In count two, Dana appears to contend Aon engaged in a prohibited transaction under 29 U.S.C. § 1106 by accepting an $8 million fee while failing to administer the plan properly. Count three alleges Dana is entitled to “appropriate equitable relief” for the $2.2 million in losses “direct[ly] and proximate[ly]” caused by Aon's fiduciary breaches. (Doc. 1 at ¶ 87).
Aon argues I should dismiss the ERISA claims because the complaint's allegations fail on their face to sustain Dana's claim about Aon's fiduciary status.
1. Fiduciary Status Under ERISA
“Fiduciary status is the key to unlocking ERISA's civil-enforcement scheme” because any person “found to be a fiduciary [is] personally liable to the ERISA-covered plan for any damages caused by that person's breach of fiduciary duties.” Briscoe v. Fine, 444 F.3d 478, 486 (6th Cir.2006).
In cases alleging a breach of ERISA fiduciary duties, “the threshold question is not whether the actions of some person employed to provide services under a plan adversely affected a plan beneficiary's interest, but whether that person was acting as a fiduciary (that is, was performing a fiduciary function) when taking the action subject to complaint.” Pegram v. Herdrich, 530 U.S. 211, 226, 120 S.Ct. 2143, 147 L.Ed.2d 164 (2000).

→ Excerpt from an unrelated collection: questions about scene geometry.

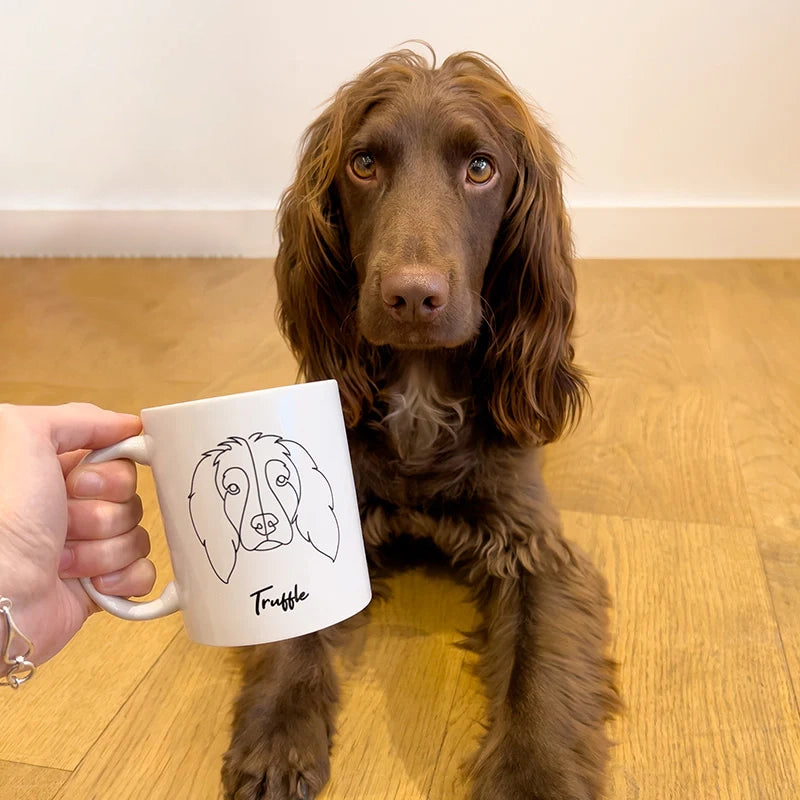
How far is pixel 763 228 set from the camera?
330 centimetres

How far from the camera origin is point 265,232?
3.55 meters

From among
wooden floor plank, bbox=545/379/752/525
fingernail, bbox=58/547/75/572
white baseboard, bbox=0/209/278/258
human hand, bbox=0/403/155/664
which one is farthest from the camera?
white baseboard, bbox=0/209/278/258

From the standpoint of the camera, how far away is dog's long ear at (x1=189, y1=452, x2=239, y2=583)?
26.5 inches

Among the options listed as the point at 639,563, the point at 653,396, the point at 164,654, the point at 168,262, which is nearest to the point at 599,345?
the point at 653,396

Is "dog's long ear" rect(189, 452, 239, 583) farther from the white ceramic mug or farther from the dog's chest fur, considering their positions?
the dog's chest fur

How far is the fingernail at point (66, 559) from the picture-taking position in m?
0.87

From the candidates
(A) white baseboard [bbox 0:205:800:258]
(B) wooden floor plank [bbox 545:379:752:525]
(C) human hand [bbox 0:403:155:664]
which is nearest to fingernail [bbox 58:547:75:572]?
(C) human hand [bbox 0:403:155:664]

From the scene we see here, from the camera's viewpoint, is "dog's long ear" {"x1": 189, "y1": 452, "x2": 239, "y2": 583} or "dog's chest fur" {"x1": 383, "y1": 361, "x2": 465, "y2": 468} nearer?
"dog's long ear" {"x1": 189, "y1": 452, "x2": 239, "y2": 583}

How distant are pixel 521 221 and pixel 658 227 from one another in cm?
Result: 230

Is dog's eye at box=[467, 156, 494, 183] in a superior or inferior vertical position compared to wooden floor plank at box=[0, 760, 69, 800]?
superior

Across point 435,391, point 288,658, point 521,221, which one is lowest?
point 288,658

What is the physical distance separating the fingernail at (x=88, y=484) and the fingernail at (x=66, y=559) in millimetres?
108

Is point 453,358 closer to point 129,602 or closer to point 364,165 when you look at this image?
point 364,165

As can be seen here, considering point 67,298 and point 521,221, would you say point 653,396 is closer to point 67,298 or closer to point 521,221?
point 521,221
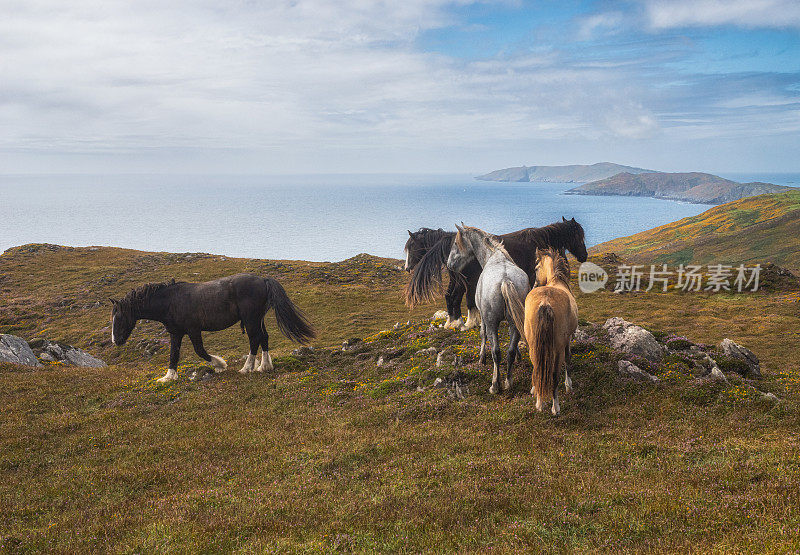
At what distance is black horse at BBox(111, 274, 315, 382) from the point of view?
1711 centimetres

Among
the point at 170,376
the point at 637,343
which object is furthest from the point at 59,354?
the point at 637,343

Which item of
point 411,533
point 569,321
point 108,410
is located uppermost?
point 569,321

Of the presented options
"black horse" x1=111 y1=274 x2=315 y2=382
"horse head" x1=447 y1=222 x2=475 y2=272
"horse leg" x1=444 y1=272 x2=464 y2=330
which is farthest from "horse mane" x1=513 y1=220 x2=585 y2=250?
"black horse" x1=111 y1=274 x2=315 y2=382

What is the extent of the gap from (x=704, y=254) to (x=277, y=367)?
81239 millimetres

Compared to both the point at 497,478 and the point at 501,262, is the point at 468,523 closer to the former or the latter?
the point at 497,478

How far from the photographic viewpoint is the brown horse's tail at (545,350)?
955 centimetres

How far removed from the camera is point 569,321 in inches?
403

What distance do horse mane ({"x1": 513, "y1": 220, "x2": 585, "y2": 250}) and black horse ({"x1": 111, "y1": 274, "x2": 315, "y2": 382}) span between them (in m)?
9.98

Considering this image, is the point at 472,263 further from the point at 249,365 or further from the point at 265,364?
the point at 249,365

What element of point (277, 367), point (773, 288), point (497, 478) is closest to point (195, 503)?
point (497, 478)

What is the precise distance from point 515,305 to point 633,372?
163 inches

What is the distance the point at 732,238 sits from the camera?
76.6 m

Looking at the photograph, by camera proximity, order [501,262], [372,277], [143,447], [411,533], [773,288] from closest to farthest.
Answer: [411,533]
[143,447]
[501,262]
[773,288]
[372,277]

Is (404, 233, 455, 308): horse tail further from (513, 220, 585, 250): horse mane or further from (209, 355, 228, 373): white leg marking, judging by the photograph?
(209, 355, 228, 373): white leg marking
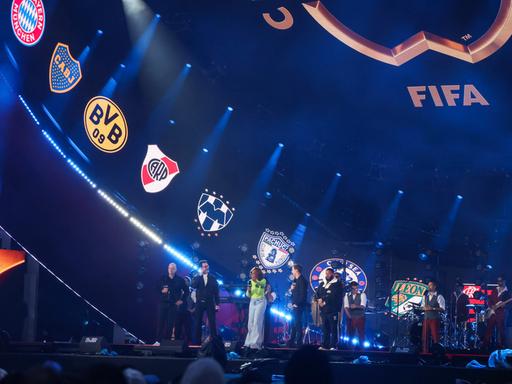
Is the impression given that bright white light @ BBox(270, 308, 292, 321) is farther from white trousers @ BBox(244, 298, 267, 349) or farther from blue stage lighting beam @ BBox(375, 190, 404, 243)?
white trousers @ BBox(244, 298, 267, 349)

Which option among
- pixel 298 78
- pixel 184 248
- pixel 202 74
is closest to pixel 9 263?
pixel 184 248

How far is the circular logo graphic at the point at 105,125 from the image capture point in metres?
18.8

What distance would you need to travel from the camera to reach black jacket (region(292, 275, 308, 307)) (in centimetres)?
1711

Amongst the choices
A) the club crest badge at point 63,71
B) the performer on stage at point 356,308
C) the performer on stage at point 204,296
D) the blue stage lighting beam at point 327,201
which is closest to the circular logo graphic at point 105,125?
the club crest badge at point 63,71

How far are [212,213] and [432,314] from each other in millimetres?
7808

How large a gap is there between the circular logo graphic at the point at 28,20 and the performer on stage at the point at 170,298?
6041 millimetres

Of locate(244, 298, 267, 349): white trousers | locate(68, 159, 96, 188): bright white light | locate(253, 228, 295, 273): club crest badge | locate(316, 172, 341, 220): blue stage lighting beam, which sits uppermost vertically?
locate(316, 172, 341, 220): blue stage lighting beam

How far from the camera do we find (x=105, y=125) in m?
19.2

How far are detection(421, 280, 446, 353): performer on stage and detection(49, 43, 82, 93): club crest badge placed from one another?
393 inches

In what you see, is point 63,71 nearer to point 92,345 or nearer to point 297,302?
point 92,345

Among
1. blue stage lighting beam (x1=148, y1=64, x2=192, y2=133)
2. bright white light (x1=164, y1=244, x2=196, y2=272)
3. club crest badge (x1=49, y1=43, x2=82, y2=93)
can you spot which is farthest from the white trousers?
club crest badge (x1=49, y1=43, x2=82, y2=93)

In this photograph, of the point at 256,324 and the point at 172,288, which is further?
the point at 172,288

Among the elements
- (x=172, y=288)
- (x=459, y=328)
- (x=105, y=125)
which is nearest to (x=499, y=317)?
(x=459, y=328)

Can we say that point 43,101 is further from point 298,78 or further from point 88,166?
point 298,78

A person is a fiduciary to the extent “(1) he exercises any discretionary authority or discretionary control respecting management of such plan or (2) exercises any authority or control respecting management or disposition of its assets[.]” 29 U.S.C. § 1002(21)(A); Guyan Int'l, Inc. v. Prof'l Benefits Admin., 689 F.3d 793, 798 (6th Cir.2012).
Dana seeks to hold Aon liable on the theory that Aon had control over Plan assets. In support, Dana alleges Aon: 1) exercised “practical control” over Plan assets when, rather than following Dana's instructions, it “took short-cuts in implement[ing]” the Plan (Doc. 1 at ¶ 26); and 2) must have had control over Plan assets because a former employee managed to divert Plan assets to bank accounts she controlled.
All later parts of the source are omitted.